* Added wpylib.math.stats.jackknife1, initial implementation of delete-one

jackknife resampling method. This module also contains a hack for weighted average (warning: the theory is not established yet, at least I have not seen it).
12 years ago · 4e2b2c66c2
parent f0ba6f4068
commit 4e2b2c66c2
1 changed files with 162 additions and 0 deletions
--- a/math/stats/jackknife1.py
+++ b/math/stats/jackknife1.py
@ -0,0 +1,162 @@
 """
 REFERENCES:
 Jackknife and Bootstrap Resampling Methods in Statistical Analysis to Correct for Bias.
 P. Young
 http://young.physics.ucsc.edu/jackboot.pdf
 Notes on Bootstrapping
 """
 import numpy
 from numpy import pi, cos
 from numpy.random import normal
 def test1_generate_data(ndata=1000):
  """
  """
  return pi / 3 + normal(size=ndata)
 def test1():
  global test1_dset
  test1_dset = test1_generate_data()
  dset = test1_dset
  print "first jackknife routine: jk_generate_datasets -> jk_wstats"
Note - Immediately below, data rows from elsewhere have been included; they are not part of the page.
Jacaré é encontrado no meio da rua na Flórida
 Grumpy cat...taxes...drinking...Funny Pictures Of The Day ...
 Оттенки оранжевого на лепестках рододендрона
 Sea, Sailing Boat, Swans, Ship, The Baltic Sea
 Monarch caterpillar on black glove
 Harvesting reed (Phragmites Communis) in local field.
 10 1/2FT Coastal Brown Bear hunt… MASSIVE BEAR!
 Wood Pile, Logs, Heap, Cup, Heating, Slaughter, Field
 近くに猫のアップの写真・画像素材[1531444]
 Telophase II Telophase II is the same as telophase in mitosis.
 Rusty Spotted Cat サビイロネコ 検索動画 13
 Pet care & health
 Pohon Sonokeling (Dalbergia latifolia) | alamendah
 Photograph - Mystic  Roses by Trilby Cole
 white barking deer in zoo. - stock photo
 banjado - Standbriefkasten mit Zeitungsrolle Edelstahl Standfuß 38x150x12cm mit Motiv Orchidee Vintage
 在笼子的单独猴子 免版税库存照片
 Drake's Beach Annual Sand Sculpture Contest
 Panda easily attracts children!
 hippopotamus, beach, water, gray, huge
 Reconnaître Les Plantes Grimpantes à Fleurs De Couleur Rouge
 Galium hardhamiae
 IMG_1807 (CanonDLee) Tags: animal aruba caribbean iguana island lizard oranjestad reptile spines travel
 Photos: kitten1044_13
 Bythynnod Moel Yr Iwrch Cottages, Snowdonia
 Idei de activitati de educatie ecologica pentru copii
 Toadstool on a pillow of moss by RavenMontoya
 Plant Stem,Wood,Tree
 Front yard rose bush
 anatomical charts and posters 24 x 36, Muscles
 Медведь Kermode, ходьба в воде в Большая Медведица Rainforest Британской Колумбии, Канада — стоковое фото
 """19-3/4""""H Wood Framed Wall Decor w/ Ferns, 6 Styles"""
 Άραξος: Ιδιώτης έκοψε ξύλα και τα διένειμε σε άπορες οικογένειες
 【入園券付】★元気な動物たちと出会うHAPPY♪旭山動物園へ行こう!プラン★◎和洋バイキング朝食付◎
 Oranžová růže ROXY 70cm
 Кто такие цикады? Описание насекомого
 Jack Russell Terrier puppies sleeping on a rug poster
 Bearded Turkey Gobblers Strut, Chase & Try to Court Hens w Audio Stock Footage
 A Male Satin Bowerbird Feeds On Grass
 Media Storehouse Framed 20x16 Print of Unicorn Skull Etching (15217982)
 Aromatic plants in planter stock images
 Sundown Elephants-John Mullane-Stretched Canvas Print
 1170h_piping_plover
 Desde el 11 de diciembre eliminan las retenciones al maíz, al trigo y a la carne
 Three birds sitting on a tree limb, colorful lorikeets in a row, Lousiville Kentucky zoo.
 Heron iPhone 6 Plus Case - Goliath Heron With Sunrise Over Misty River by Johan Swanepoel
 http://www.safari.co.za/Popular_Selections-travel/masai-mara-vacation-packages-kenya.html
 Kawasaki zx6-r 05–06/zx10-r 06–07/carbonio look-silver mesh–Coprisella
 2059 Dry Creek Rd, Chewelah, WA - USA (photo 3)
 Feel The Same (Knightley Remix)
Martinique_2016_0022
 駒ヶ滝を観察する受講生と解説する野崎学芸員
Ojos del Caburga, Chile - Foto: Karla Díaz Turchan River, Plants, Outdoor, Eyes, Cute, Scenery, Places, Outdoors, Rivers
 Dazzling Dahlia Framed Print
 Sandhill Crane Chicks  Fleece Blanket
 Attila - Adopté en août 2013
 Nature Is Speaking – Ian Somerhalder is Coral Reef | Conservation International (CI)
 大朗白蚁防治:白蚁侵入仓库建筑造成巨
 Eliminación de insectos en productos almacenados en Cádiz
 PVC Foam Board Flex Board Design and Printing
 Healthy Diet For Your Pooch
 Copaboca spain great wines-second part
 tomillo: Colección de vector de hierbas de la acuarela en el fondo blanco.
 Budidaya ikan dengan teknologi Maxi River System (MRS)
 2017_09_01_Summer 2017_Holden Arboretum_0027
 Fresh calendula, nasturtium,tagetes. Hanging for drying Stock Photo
  dset_jk = jk_generate_datasets(dset)
  cos_avg1 = jk_wstats(dset_jk, func=numpy.cos)
  print cos_avg1
  print "second jackknife routine: jk_generate_averages -> jk_stats_aa"
  aa_jk = jk_generate_averages(dset)
  cos_avg2 = jk_stats_aa(aa_jk, func=numpy.cos)
  print cos_avg2
  # the two results above must be identical
 def test2_generate_data():
  rootdir = "/home/wirawan/Work/PWQMC-77/expt/qmc/MnO/AFM2/rh.1x1x1/Opium-GFRG/vol10.41/k-0772+3780+2187.run"
  srcfile = rootdir + "/measurements.h5"
  from pyqmc.results.pwqmc_meas import meas_hdf5
  global test2_db
  test2_db = meas_hdf5(srcfile)
 def jk_select_dataset(a, i):
  """Selects the i-th dataset for jackknife operation from a
  given dataset 'a'.
  The argument i must be: 0 <= 0 < len(a).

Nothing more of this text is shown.